_Task statement_: Write out, character for character, the line containing "By how much" and all lines after it up to the end of the listing.

_Data shown_:
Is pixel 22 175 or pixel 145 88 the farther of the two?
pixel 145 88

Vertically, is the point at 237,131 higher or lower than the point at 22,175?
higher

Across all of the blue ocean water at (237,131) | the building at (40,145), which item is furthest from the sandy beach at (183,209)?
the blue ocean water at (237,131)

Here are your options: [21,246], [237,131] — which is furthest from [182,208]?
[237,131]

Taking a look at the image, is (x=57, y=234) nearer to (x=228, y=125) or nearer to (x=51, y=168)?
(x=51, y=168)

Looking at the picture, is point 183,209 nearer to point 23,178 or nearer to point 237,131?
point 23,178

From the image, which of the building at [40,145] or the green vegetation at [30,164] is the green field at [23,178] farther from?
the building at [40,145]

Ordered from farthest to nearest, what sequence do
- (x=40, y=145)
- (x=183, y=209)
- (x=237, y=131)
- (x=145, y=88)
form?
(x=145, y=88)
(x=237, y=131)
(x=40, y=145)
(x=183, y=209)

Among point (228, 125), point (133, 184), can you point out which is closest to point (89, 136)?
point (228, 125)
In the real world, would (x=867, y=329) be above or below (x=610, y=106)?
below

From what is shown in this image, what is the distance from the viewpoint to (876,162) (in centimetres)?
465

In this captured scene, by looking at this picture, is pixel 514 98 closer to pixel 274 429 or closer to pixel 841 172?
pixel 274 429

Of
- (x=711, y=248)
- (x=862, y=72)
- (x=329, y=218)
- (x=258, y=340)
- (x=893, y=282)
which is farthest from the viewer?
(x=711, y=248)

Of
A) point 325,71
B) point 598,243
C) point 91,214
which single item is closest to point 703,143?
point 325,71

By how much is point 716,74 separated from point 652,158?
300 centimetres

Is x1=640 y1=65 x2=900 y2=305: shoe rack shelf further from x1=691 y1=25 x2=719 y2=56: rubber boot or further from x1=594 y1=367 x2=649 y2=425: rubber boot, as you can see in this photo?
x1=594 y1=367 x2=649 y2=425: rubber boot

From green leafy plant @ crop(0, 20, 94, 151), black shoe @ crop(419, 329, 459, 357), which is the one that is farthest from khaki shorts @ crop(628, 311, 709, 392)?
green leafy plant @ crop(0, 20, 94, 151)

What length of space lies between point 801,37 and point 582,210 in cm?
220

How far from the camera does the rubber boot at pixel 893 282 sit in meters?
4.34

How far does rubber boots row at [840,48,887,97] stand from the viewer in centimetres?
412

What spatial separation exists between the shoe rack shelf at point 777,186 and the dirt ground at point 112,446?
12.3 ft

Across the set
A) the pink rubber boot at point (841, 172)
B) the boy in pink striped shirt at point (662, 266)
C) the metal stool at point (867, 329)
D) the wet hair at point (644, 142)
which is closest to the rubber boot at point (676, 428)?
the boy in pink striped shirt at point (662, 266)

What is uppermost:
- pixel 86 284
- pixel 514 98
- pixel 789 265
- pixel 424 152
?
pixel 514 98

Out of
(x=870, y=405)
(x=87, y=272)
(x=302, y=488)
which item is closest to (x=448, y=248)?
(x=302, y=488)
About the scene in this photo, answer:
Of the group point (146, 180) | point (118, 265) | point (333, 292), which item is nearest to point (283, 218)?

_Response to the exercise_:
By how much is point 716,74 separated from point 652,158?
300 centimetres

Is x1=640 y1=65 x2=900 y2=305: shoe rack shelf further from x1=691 y1=25 x2=719 y2=56: rubber boot or further from x1=594 y1=367 x2=649 y2=425: rubber boot, as you can see in this photo?
x1=594 y1=367 x2=649 y2=425: rubber boot

From green leafy plant @ crop(0, 20, 94, 151), black shoe @ crop(419, 329, 459, 357), which is the one that is farthest from khaki shorts @ crop(628, 311, 709, 392)?
green leafy plant @ crop(0, 20, 94, 151)

What length of space lies between point 801,37 and point 582,210 in cm?
220

How far from the camera does the rubber boot at pixel 893 282 sit in meters?
4.34

How far does rubber boots row at [840,48,887,97] stand from the viewer in centimetres?
412

What spatial separation exists between the shoe rack shelf at point 777,186 and the dirt ground at point 112,446?
12.3 ft

Across the set
A) the pink rubber boot at point (841, 172)
B) the boy in pink striped shirt at point (662, 266)
C) the metal stool at point (867, 329)
D) the wet hair at point (644, 142)
which is closest to the rubber boot at point (676, 428)?
the boy in pink striped shirt at point (662, 266)

What is uppermost:
- pixel 86 284
- pixel 514 98
- pixel 789 265
- pixel 424 152
?
pixel 514 98

Out of
(x=870, y=405)
(x=87, y=272)
(x=302, y=488)
which item is closest to (x=448, y=248)?
(x=302, y=488)
About the scene in this photo, answer:
Of the group point (146, 180) | point (118, 265) | point (333, 292), which item is nearest to point (283, 218)?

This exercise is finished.